» **Set task 1**: Transcribe the stretch from "In British and" through "Icelandic turf house." in the passage on sod below.
» **Set task 2**: Pick up the passage on sod below and keep writing from where it stops.

Sod, also known as turf, is the upper layer of soil with the grass growing on it that is often harvested into rolls.
In British and Australian English, sod is more commonly known as turf, and the word "sod" is limited mainly to agricultural senses.
Sod is generally used for lawns, golf courses, and sports stadiums around the world. In residential construction, it is sold to landscapers, home builders or home owners who use it to establish a lawn quickly and avoid soil erosion. Sod can be used to repair a small area of lawn, golf course, or athletic field that has died and is used as a quicker alternative to re-growing a lawn from seed. Sod is also effective in increasing cooling, improving air and water quality, and assisting in flood prevention by draining water.
Scandinavia has a long history of employing sod roofing and a traditional house type is the Icelandic turf house.
Following the passage of the Homestead Act by Congress in 1862, settlers in the Great Plains used sod bricks to build entire sod houses. This was effective because the prairie sod of the Great Plains was so dense and difficult to cut it earned the nickname "Nebraska marble". Blacksmith John Deere made his fortune when he became the first to make a plow that could reliably cut the prairie sod.
Different types of grass are used for sod installation.
Sod is grown on specialist farms. For 2009, the United States Department of Agriculture reported 1,412 farms had 368,188 acres (149,000.4 ha) of sod in production.
It is usually grown locally (within 100 miles of the target market) to minimize both the cost of transport and also the risk of damage to the product. The farms that produce this grass may have many varieties of grass grown in one location to best suit the consumer's use and preference of appearance.

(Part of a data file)
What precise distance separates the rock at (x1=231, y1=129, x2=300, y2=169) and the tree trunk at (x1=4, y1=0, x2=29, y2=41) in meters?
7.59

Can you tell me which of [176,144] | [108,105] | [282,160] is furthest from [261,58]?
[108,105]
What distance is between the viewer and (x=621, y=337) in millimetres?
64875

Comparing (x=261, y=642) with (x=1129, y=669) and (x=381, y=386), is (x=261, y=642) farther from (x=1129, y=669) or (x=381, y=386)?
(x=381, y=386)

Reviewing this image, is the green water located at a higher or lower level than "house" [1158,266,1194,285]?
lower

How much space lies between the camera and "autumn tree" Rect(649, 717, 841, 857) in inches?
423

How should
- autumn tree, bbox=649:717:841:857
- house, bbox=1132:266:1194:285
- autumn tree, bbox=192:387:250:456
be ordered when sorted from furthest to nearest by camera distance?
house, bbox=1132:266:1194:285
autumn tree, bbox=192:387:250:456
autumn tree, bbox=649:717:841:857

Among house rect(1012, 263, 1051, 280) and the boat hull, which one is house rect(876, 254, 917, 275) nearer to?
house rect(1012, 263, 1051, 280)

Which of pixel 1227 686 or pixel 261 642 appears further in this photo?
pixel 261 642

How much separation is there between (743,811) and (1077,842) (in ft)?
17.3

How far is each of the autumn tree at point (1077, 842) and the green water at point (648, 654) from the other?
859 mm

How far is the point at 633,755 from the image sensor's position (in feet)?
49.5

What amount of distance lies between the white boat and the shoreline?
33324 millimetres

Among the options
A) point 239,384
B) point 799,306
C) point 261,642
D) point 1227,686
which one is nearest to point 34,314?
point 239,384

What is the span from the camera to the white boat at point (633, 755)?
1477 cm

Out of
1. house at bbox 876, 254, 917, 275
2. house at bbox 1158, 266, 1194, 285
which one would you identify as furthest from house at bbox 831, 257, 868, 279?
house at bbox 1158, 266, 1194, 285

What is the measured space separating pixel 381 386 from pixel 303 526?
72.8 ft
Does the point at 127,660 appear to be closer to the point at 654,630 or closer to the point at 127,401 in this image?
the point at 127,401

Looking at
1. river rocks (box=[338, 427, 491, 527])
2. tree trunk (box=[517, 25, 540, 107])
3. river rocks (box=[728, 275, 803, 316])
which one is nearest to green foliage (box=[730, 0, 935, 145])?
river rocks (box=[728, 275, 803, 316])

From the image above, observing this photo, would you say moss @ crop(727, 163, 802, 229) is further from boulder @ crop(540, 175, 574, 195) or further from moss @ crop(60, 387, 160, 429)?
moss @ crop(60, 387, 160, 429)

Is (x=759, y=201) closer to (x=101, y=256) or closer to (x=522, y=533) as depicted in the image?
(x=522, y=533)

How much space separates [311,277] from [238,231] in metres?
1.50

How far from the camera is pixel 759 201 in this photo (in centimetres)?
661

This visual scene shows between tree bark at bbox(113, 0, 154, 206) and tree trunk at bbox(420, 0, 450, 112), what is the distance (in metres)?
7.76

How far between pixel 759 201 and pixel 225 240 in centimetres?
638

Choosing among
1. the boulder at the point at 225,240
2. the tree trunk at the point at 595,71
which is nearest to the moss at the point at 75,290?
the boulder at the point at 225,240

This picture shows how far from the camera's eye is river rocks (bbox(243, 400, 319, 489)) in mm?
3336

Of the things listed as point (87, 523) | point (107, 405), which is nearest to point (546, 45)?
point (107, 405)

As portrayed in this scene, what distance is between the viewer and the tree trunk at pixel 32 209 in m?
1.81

» **Expected output 1**:
In British and Australian English, sod is more commonly known as turf, and the word "sod" is limited mainly to agricultural senses.
Sod is generally used for lawns, golf courses, and sports stadiums around the world. In residential construction, it is sold to landscapers, home builders or home owners who use it to establish a lawn quickly and avoid soil erosion. Sod can be used to repair a small area of lawn, golf course, or athletic field that has died and is used as a quicker alternative to re-growing a lawn from seed. Sod is also effective in increasing cooling, improving air and water quality, and assisting in flood prevention by draining water.
Scandinavia has a long history of employing sod roofing and a traditional house type is the Icelandic turf house.

» **Expected output 2**:
It is usually harvested 10 to 18 months after planting, depending on the growing climate. On the farm, it undergoes fertilization, frequent mowing, watering, and subsequent vacuuming to remove the clippings. It is harvested using specialized equipment, precision cut to standardized sizes. Sod is typically harvested in small square or rectangular slabs, or large 4-foot-wide (1.2 m) rolls.
The Mississippi State University has developed a hydroponic method of cultivating sod. For the very few sod farms that export turf internationally, this soilless sod may travel both lighter and better than traditional sod. Additionally, since the sod is not grown in soil, it does not need to be washed clean of soil down to the bare roots (or sprigs), so time to export is shortened.
In many applications, such as erosion control and athletic fields, immediacy is a key factor. Seed may be blown about by the wind, eaten by birds, or fail because of drought. It takes some weeks to form a visually appealing lawn and further time before it is robust enough for use. Sod largely avoids these problems, and with proper care, newly laid sod is usually fully functional within 30 days of installation and its root system is comparable to that of a seeding lawn two to three years older. Sod also reduces erosion by stabilizing the soil.
Many prized cultivars (such as Bella Bluegrass, a brand-named dwarf variant of Kentucky Bluegrass) can only be reproduced vegetatively[non-primary source needed] rather than sexually (via seed). For these, sod cultivation is the only means of producing additional plants. To grow these varieties for sale, turf farms use a technique called sprigging, where recently harvested sod mats are cut into slender rows and replanted in the field.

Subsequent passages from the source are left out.